Objective:
In the rows below, substitute "boulder heap" for every "rock pile" and leave everything else unchanged. Omit the pictures from your answer.

Scene question rows

---+---

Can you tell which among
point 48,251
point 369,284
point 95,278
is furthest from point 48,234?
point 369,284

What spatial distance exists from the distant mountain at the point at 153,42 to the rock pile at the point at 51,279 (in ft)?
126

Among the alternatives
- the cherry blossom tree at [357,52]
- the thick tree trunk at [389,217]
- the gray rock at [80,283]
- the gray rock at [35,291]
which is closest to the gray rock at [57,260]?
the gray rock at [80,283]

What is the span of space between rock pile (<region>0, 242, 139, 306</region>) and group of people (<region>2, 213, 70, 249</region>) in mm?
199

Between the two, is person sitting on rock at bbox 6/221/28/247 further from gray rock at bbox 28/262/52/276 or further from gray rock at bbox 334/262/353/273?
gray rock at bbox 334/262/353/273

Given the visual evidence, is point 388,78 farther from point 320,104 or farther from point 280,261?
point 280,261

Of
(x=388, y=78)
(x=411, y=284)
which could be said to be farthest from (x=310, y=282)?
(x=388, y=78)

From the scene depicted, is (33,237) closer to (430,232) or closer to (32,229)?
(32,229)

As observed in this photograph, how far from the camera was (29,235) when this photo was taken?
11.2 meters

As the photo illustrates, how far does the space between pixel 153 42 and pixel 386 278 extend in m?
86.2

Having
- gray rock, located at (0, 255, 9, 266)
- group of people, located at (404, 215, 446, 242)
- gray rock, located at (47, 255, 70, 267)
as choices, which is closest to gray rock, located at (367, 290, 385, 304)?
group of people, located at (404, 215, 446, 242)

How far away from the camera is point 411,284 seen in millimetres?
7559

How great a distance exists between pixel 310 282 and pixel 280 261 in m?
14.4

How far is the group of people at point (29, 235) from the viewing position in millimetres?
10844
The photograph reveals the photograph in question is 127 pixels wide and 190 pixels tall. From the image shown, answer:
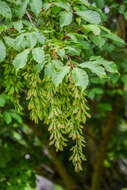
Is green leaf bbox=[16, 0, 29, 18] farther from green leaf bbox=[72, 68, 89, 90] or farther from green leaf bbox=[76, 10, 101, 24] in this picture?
green leaf bbox=[72, 68, 89, 90]

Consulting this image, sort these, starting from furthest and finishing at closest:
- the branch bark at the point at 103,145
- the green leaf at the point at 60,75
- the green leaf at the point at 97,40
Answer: the branch bark at the point at 103,145, the green leaf at the point at 97,40, the green leaf at the point at 60,75

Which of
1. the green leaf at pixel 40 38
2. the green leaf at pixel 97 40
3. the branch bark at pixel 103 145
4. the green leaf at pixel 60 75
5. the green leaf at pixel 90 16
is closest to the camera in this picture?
the green leaf at pixel 60 75

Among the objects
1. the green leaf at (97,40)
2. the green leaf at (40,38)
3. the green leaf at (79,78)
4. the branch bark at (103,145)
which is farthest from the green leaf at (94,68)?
the branch bark at (103,145)

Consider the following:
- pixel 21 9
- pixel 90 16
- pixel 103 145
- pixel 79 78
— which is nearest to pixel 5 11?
pixel 21 9

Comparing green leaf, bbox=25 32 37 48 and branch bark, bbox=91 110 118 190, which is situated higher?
green leaf, bbox=25 32 37 48

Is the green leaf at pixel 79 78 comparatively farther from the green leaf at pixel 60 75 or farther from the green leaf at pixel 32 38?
the green leaf at pixel 32 38

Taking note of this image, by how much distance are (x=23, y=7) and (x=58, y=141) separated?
0.53 m

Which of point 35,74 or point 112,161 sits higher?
point 35,74

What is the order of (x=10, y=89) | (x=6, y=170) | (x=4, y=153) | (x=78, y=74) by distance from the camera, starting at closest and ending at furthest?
(x=78, y=74) → (x=10, y=89) → (x=6, y=170) → (x=4, y=153)

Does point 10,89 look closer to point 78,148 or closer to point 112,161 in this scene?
point 78,148

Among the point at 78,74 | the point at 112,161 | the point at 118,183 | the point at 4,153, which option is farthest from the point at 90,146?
the point at 78,74

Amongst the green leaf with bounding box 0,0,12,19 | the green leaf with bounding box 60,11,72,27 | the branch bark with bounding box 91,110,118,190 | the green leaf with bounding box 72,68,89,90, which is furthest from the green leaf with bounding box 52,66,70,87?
the branch bark with bounding box 91,110,118,190

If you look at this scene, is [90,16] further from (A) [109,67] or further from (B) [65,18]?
(A) [109,67]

---+---

Right answer:
Can you tell which among
point 48,251
point 369,284
point 95,278
is furthest from point 48,234?
point 369,284

What spatial distance exists from the distant mountain at the point at 153,42 to the boulder heap at the point at 51,279 (in ft)?
126

Among the alternatives
- the cherry blossom tree at [357,52]
- the thick tree trunk at [389,217]
- the gray rock at [80,283]
- the gray rock at [35,291]
which is closest to the gray rock at [57,260]?
the gray rock at [80,283]

What is the span of space between boulder heap (<region>0, 242, 139, 306</region>) and group of people (<region>2, 213, 70, 249</region>) in mm?
199

Between the two, is person sitting on rock at bbox 6/221/28/247 further from gray rock at bbox 28/262/52/276 or further from gray rock at bbox 334/262/353/273?
gray rock at bbox 334/262/353/273

Given the visual evidence, is point 388,78 farther from point 320,104 or farther from point 280,261?
point 280,261

Of
(x=388, y=78)
(x=411, y=284)
which could be said to be farthest from (x=310, y=282)?
(x=388, y=78)

From the scene depicted, is (33,237) closer to (430,232) or closer to (32,229)?
(32,229)

As observed in this photograph, how far from the camera was (29,235) when this photo was taken?
11.2 meters

As the photo illustrates, how far does the space between pixel 153 42 and pixel 386 278 extend in m?
86.2

Having
- gray rock, located at (0, 255, 9, 266)
- group of people, located at (404, 215, 446, 242)
- gray rock, located at (47, 255, 70, 267)
as choices, which is closest to gray rock, located at (367, 290, 385, 304)?
group of people, located at (404, 215, 446, 242)

How far away from the camera is point 411,284 seen in millimetres?
7559

How great a distance exists between pixel 310 282 and pixel 280 261 in m?
14.4

How far is the group of people at point (29, 235) from the viewing position in millimetres?
10844
The photograph reveals the photograph in question is 127 pixels wide and 190 pixels tall. From the image shown, answer:
Is green leaf bbox=[16, 0, 29, 18] farther from green leaf bbox=[72, 68, 89, 90] or farther from green leaf bbox=[76, 10, 101, 24] in this picture?
green leaf bbox=[72, 68, 89, 90]

Consulting this image, sort these, starting from furthest and finishing at closest:
- the branch bark at the point at 103,145
- the green leaf at the point at 60,75
- the green leaf at the point at 97,40
Answer: the branch bark at the point at 103,145, the green leaf at the point at 97,40, the green leaf at the point at 60,75

Which of
1. the green leaf at pixel 40 38
2. the green leaf at pixel 97 40
3. the branch bark at pixel 103 145
4. the green leaf at pixel 60 75
5. the green leaf at pixel 90 16
is closest to the camera in this picture?
the green leaf at pixel 60 75

Among the objects
1. the green leaf at (97,40)
2. the green leaf at (40,38)
3. the green leaf at (79,78)
4. the branch bark at (103,145)
which is farthest from the green leaf at (94,68)?
the branch bark at (103,145)

Consider the following:
- pixel 21 9
- pixel 90 16
- pixel 103 145
- pixel 79 78
— which is nearest to pixel 5 11?
pixel 21 9

Comparing green leaf, bbox=25 32 37 48 and branch bark, bbox=91 110 118 190, which is situated higher?
green leaf, bbox=25 32 37 48

Is the green leaf at pixel 79 78 comparatively farther from the green leaf at pixel 60 75 or farther from the green leaf at pixel 32 38?
the green leaf at pixel 32 38

Taking note of this image, by how much distance are (x=23, y=7) and (x=58, y=141) separated?
0.53 m

Which of point 35,74 or point 112,161 sits higher?
point 35,74

What is the order of (x=10, y=89) | (x=6, y=170) | (x=4, y=153) | (x=78, y=74) by distance from the camera, starting at closest and ending at furthest?
(x=78, y=74) → (x=10, y=89) → (x=6, y=170) → (x=4, y=153)

Does point 10,89 look closer to point 78,148 or closer to point 112,161 in this scene?
point 78,148

Among the point at 78,74 | the point at 112,161 | the point at 118,183 | the point at 4,153, which option is farthest from the point at 90,146?
the point at 78,74

Amongst the green leaf with bounding box 0,0,12,19 | the green leaf with bounding box 60,11,72,27 | the branch bark with bounding box 91,110,118,190 | the green leaf with bounding box 72,68,89,90, which is furthest from the green leaf with bounding box 52,66,70,87?
the branch bark with bounding box 91,110,118,190

If you look at this scene, is [90,16] further from (A) [109,67] or further from (B) [65,18]?
(A) [109,67]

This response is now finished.